Vertigo and headaches
Vertiginous migraine is controversial, but it has been identified in numerous circumstances. Originally it was thought to be primarily a pediatric phenomenon, but it has been increasingly recognized and possibly represents a basilar migraine type (i.e., a headache that originates in the brainstem). Patients with basilar migraines typically exhibit symptoms such as dizziness, nausea and vomiting, diplopia, ataxia, nystagmus, and diaphoresis.
It can be difficult to differentiate between a basilar migraine, benign paroxysmal positional vertigo, and stroke.
Symptoms may occur without headache, as a prodrome, with headache, or as a postdromal event. Patients will note symptoms in close temporal proximity to the headache in most cases.
Be sure to ask about photophobia and phonophobia. Vertigo may be part of the aura, or there may be other auras present before the vertigo phase.

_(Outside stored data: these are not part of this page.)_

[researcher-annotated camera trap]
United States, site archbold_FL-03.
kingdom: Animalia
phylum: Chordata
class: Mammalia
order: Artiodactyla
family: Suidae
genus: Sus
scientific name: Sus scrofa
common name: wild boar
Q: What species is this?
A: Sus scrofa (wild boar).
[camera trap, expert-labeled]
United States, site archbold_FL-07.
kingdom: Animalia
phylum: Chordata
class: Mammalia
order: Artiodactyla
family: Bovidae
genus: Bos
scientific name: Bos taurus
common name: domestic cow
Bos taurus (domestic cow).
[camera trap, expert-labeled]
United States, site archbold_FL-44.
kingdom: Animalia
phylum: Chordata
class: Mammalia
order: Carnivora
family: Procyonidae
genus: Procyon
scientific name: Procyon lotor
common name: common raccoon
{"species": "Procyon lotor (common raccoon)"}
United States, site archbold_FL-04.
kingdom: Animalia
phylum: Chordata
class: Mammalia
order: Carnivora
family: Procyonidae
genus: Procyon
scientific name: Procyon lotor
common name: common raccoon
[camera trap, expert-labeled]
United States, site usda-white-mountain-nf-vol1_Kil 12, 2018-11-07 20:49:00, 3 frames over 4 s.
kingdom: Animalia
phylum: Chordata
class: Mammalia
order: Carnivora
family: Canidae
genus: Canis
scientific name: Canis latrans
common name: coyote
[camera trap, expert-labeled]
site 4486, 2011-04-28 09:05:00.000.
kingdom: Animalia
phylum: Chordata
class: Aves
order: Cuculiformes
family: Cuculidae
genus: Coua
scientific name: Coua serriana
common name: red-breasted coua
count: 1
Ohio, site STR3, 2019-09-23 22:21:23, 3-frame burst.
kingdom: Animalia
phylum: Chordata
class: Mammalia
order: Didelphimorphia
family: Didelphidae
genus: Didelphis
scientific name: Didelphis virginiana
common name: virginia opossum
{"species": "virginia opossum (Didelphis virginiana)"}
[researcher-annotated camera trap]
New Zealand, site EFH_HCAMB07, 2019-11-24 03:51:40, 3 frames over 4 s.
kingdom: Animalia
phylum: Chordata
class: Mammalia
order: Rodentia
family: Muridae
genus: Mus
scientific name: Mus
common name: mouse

To make the diagnosis of vertiginous migraine, posterior fossa tumors, seizures, and vestibular disorders must be excluded.
A consideration for managing vertiginous headaches
Patients will sometimes experience regular migraines and sometimes experience vertiginous migraines. We treat these patients with migraine prophylactic medications and trigger avoidance.
Triptan medication packages contain inserts which caution against the use of triptans in basilar migraine. There is controversy over the use of triptans, with many researchers suggesting that there is no credible evidence showing basilar vasospasm with triptan use.